ABOUT THIS EXERCISE
The result should be an exact copy of the data, free of pictures.

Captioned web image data
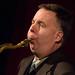 Harry Allen Quartet @ Herts Jazz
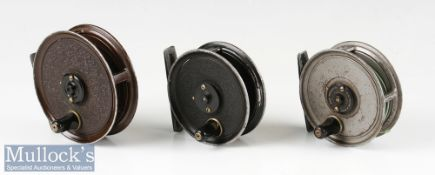 """2x J W Young & Sons Pridex 3"""" trout fly reels a grey and black mottled finish examples, dimple"""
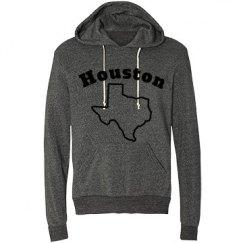 Houston Texas Hoodie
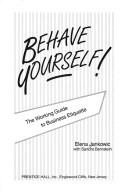 Behave yourself! PDF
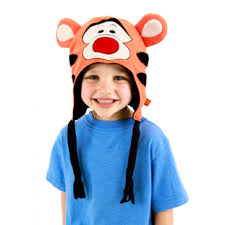 halloween hoodie disney winnie the pooh tigger officially licensed kid size hoodie hat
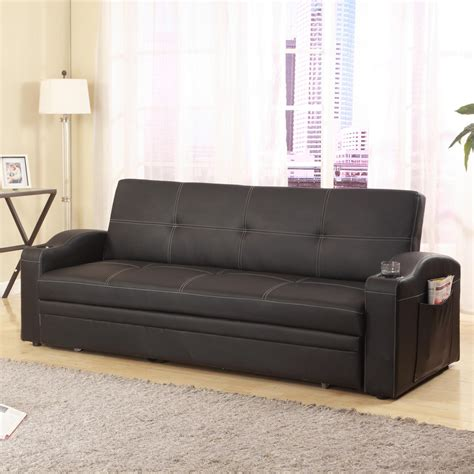 sofa with cup holders cm 5310 easton adjustable sofa with cup holders and pull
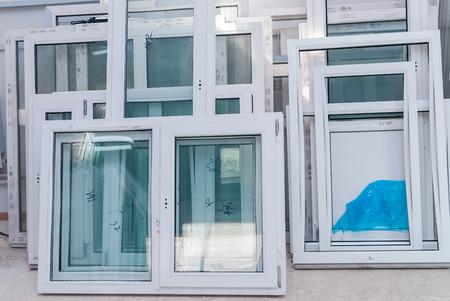 Foto de PVC Window and Door Production, Window manufacturer, Factory Interrior - Imagen libre de derechos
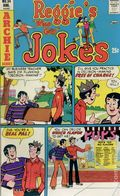 Reggies Wise Guy Jokes (1968) 34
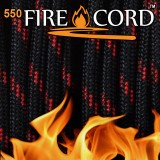 "Paracord 550 ""Flame Cord"" thin red line"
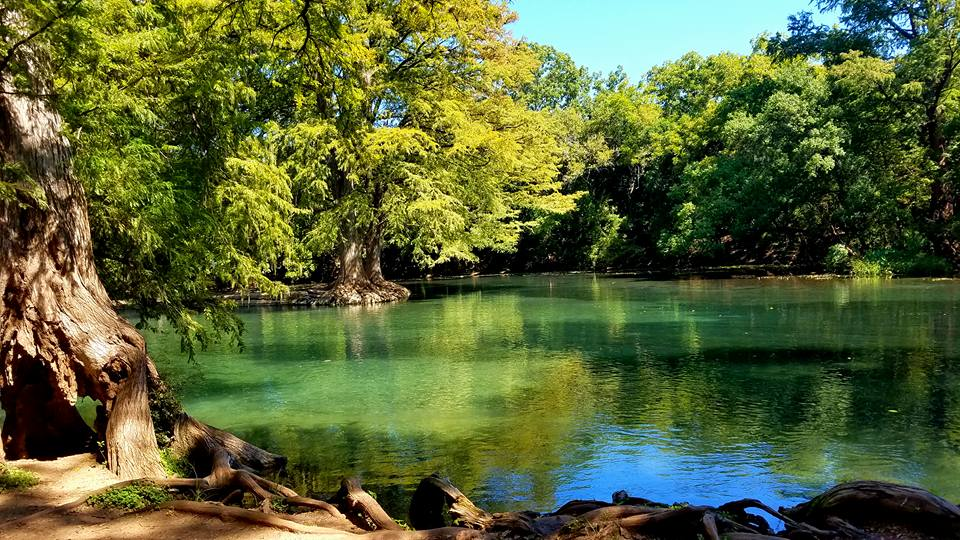 Wallpaper Country Girl 10 Things You Must Do This Summer In The Texas Hill Country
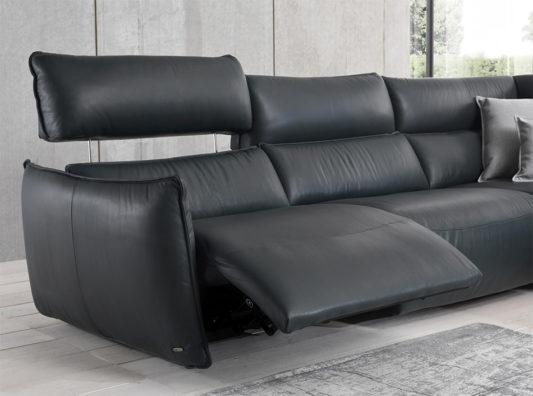 Угловой диван c электрореклайнером Stupore C027 фото 8
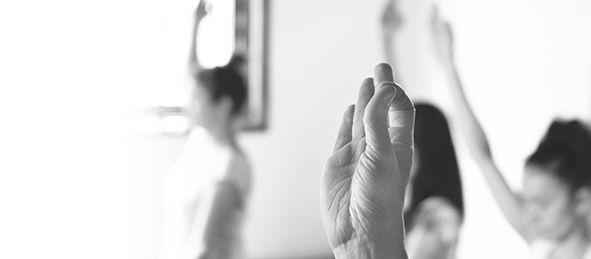 Formacion de profesores de Kundalini Yoga, 2017. Comienza junio 10. Bogotá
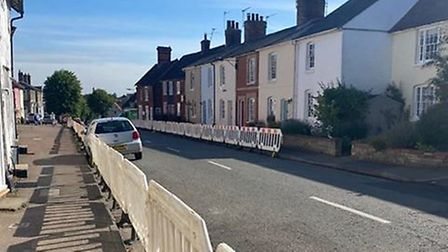 The parish council have said the barriers 'bore no resemblance' to the scheme agreed on by the paris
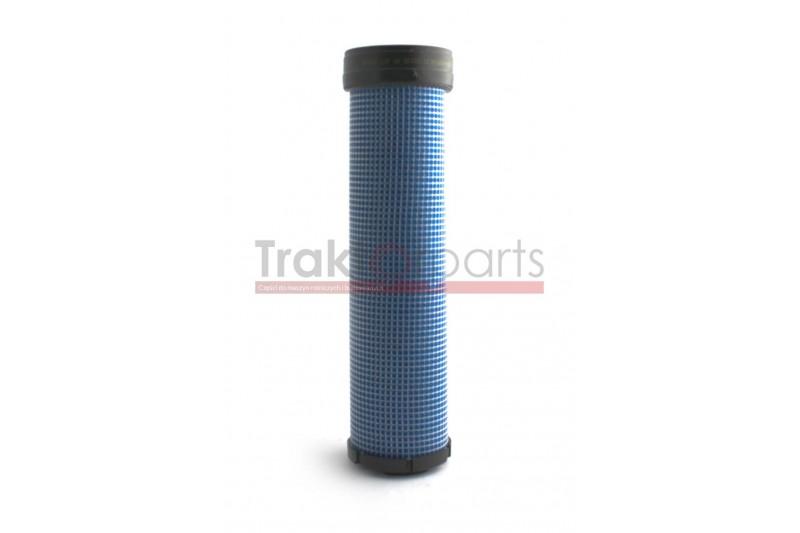 Filtr powietrza wewnętrzny New Holland Case 87682999 - 1930590 - 47128156 - 47132346 - 47132347 - 87438246 - 87418365 - 87569533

EXERCISE ANSWER
 Harry Allen Quartet @ Herts Jazz
 """2x J W Young & Sons Pridex 3"""" trout fly reels a grey and black mottled finish examples, dimple"""
 Houston Texas Hoodie
 Behave yourself! PDF
 halloween hoodie disney winnie the pooh tigger officially licensed kid size hoodie hat
 sofa with cup holders cm 5310 easton adjustable sofa with cup holders and pull
 Foto de PVC Window and Door Production, Window manufacturer, Factory Interrior - Imagen libre de derechos
 Reggies Wise Guy Jokes (1968) 34
 "Paracord 550 ""Flame Cord"" thin red line"
 Wallpaper Country Girl 10 Things You Must Do This Summer In The Texas Hill Country
 Угловой диван c электрореклайнером Stupore C027 фото 8
 Formacion de profesores de Kundalini Yoga, 2017. Comienza junio 10. Bogotá
 The parish council have said the barriers 'bore no resemblance' to the scheme agreed on by the paris
 Filtr powietrza wewnętrzny New Holland Case 87682999 - 1930590 - 47128156 - 47132346 - 47132347 - 87438246 - 87418365 - 87569533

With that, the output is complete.